| King Solomon's Mines



King Solomon’s Mines

King Solomon’s Mines

Compton Bennett and Andrew Marton

USA, 1950


Review by Matt Bailey

Posted on 16 January 2005

Source Warner Bros. DVD

I fear that most of you reading this will only know the name of Allan Quatermain from the appalling film adaptation of Alan Moore’s exceedingly imaginative The League of Extraordinary Gentlemen comic book. If true, it would border on tragedy. Those readers closer to my own age will remember the film based on H. Rider Haggard’s original Victorian-era novel that launched and promptly sank the career of Sharon Stone (it took the peep-show aesthetic of Basic Instinct to raise it back from the depths). Not quite a tragedy, but damn close. People of my parents’ generation may remember a trip to the Saturday matinee to see the flashy Technicolor version of the tale released in 1950 that starred Stewart Granger (once again playing a dashing adventurer) and Deborah Kerr (once again playing a repressed but stalwart matron). As in many ways, they were far better off than we.

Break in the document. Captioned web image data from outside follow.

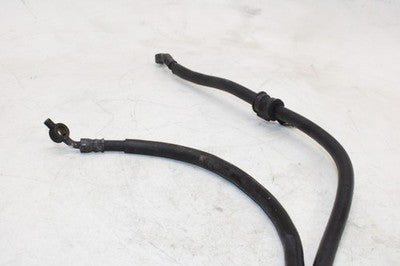 03-04 YAMAHA YZF R6 OEM REAR BACK BRAKE HOSE FLUID LINE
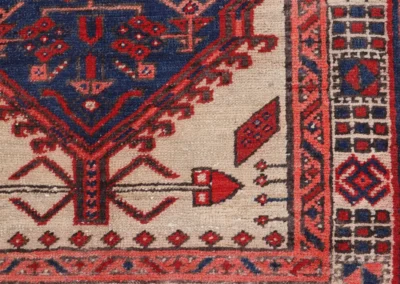Hand Knotted Sarab Rug 4 9x2 10 Code 2367 - View 6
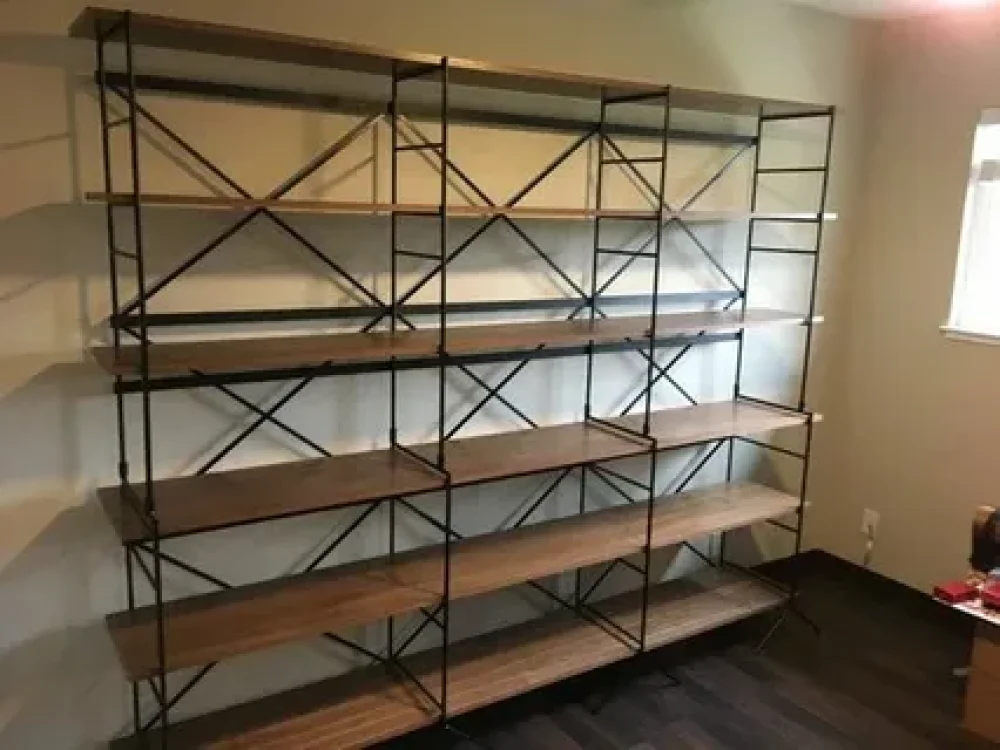Professional Custom Shelving Services in Toronto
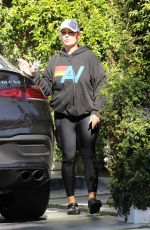 BILLIE LEE Leaves Tom Sandoval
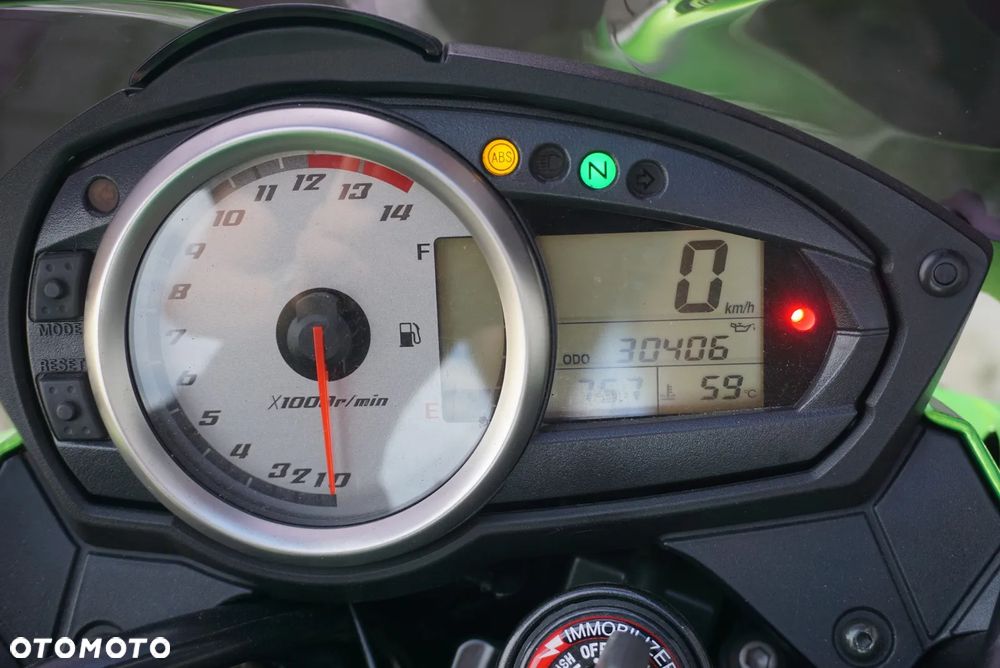 Kawasaki Z - 6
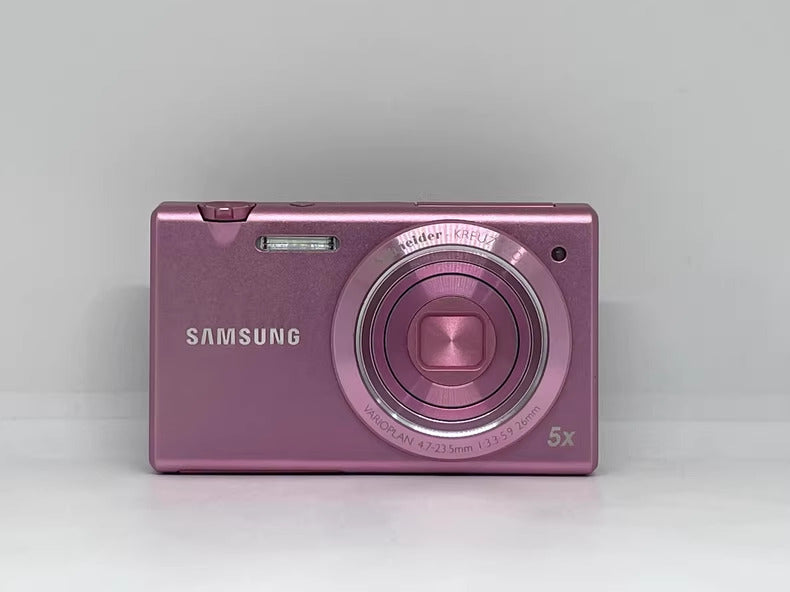 Samsung MV800 Flip-out Touch Screen Vlog Compact Digital Camera 16MP w&Battery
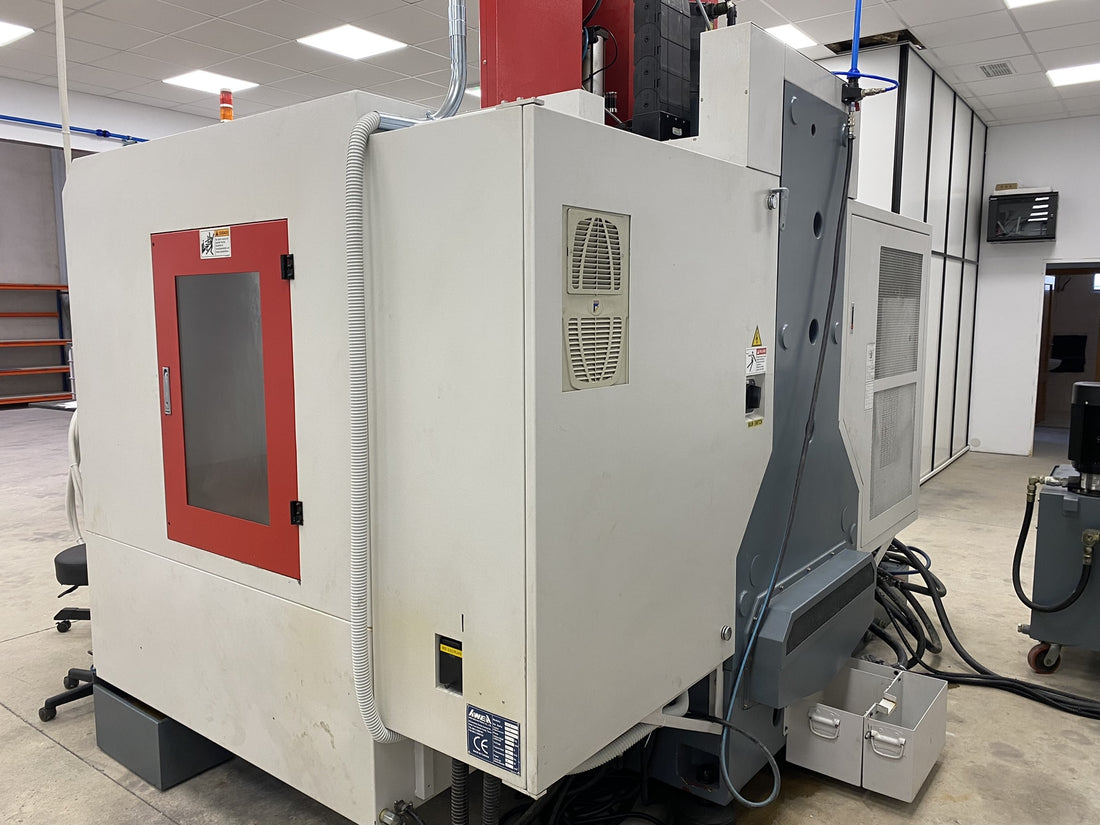 CENTRO MEC. CNC AWEA AF-1000 NS:8011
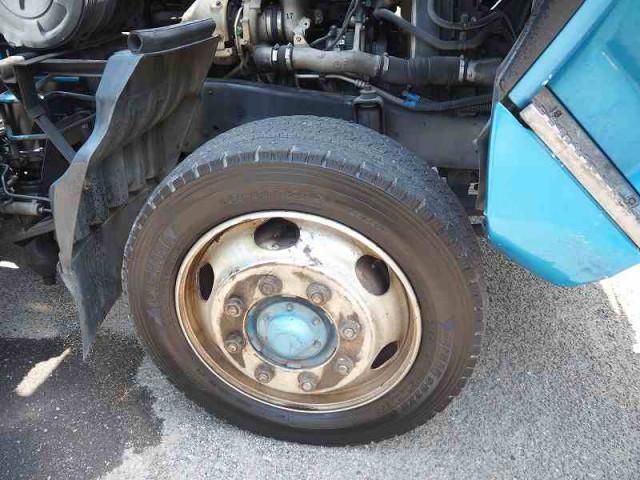 NISSAN DIESEL CONDOR 2010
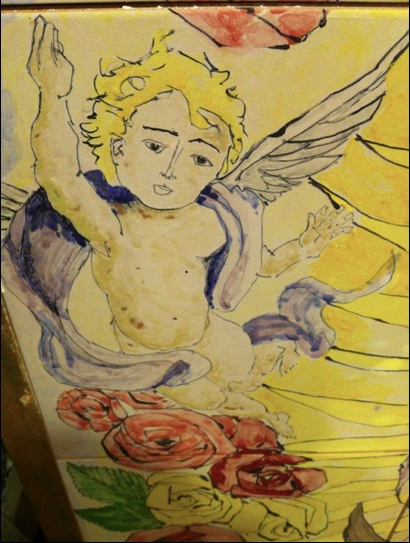 steve hasslock - tile project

The greatest and most instantly striking feature of this version of the story is the beautiful location shooting in what are now the African countries of Uganda, Kenya, Tanzania, and the Republic of Congo (as well as the slightly less exotic locales of California and New Mexico). The combination of the Technicolor cinematography (for which Robert Surtees won an Oscar and a Golden Globe) with the landscapes and wildlife of Africa is often exhilarating, even to twenty-first century eyes. What a pity that the story itself is not quite up to the standards of its setting.

Elizabeth Curtis (Kerr) hires Quatermain (Granger) to find her husband who, presumably, has gone missing on a journey to find the fabled diamond mines of King Solomon. Quatermain agrees, for a generous fee, but Curtis demands to accompany him. Quatermain informs her that women have no place on a safari, but Curtis insists. The safari starts, and every bad thing that Quatermain said would happen to Curtis happens. Snakes abound and animals stampede, tribal conflicts arise and caves collapse, but our leads survive to the bitter (and rather silly) end.

Though the plot is lousy with the literary conventions of Haggard’s day, the tribal people of Africa are treated with surprising respect. Though it is true that I think I saw more than one man with a bone through his nose, the indigenous people are depicted as being of intelligent cultures with deeply rooted traditions and a perfectly reasonable suspicion of the white man. The film might be more thoughtful in this regard than Haggard’s book, but the film remains creaky from the genre conventions of the 1950s imposed upon it. It is pleasant to look at, but it no longer passes for action and adventure these days.